CareerCup

we can keep a counter to track the nodes in the same level.

public class TreeNode
{
	int key;
	int value;
	TreeNode left;
	TreeNode right;
}
public static int mostNegativeLevel(TreeNode root)
{
	if(root == null)
		return -1;

	Queue q = new Queue<TreeNode>();
	int count = 0;		

	int level = 0;	
	int maxNegativeLevel = 0;

	int negativeCount = 0;
	int maxNegativeCount = 0;
	
	q.enqueue(root);	
	count++;

	while(!q.empty())
	{
		TreeNode node = stack.dequeue();
		negativeCount+= (node.number < 0)? 1:0;
		count --;

		if(node.left != null) 
			q.push(node.left);
		if(node.right !- null)
			q.push(node.right);

		if(count == 0)
		{
			if(negativeCount > maxNegativeCount)
			{
				maxNegativeCount = negativeCount;
				maxNegativeLevel = level;
			}		
			
			count = q.size();
			level++;
			negativeCount = 0;
		}
	}
	
	return maxnegativeLevel;
}

Its a modification of Level Order traversal / BFS of binary tree.

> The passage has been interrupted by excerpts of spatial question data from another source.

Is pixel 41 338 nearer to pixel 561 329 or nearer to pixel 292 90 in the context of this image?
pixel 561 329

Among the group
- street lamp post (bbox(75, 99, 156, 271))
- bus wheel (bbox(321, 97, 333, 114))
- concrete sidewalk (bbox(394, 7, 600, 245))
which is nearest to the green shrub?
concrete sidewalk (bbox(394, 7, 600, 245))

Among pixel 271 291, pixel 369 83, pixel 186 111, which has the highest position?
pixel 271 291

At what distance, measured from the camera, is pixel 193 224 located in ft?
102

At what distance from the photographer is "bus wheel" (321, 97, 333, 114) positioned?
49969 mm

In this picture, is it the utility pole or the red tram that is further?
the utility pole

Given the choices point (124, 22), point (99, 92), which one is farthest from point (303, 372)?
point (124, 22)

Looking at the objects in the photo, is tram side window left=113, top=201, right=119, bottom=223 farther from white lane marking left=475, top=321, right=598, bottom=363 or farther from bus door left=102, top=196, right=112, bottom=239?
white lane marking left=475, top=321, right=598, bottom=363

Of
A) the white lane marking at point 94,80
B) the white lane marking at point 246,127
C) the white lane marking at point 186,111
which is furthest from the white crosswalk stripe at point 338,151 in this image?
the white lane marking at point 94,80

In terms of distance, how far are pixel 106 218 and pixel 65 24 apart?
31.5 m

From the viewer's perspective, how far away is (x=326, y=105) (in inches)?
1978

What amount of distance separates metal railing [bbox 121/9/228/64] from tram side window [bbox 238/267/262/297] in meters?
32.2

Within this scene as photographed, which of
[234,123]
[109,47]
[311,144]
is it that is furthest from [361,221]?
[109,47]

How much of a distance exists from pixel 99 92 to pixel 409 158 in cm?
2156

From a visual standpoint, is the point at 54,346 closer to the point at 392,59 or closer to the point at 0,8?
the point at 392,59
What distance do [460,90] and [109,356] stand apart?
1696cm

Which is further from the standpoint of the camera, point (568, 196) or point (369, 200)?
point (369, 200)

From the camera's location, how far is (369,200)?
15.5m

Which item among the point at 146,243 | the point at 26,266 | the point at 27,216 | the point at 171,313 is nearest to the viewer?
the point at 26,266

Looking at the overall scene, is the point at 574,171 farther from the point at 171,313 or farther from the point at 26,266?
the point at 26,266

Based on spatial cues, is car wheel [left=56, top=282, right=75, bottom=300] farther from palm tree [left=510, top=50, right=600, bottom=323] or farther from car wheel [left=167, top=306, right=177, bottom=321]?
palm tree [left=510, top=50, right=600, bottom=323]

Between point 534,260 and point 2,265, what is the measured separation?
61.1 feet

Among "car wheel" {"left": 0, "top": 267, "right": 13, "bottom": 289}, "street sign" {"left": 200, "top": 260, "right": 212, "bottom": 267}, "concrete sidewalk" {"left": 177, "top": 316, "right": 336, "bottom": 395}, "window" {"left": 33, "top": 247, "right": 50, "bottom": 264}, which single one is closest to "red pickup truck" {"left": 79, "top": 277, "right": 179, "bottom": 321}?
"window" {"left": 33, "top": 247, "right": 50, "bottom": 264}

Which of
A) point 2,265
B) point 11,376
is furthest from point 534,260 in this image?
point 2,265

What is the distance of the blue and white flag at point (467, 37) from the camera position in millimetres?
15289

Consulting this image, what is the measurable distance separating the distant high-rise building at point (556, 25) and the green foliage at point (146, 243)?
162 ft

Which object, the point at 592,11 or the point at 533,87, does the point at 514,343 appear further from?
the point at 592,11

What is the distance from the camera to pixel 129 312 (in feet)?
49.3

For each level, find the count of -ve numbers. Compare it with a max_count, which indicates what level has the max -ve numbers and swap if needed.

As for the BFS search with level number, it can be done in many ways:
1. Using a dummy node
2. Keeping a count of nodes in current level and next leve
3. Using separate queues for current and next level.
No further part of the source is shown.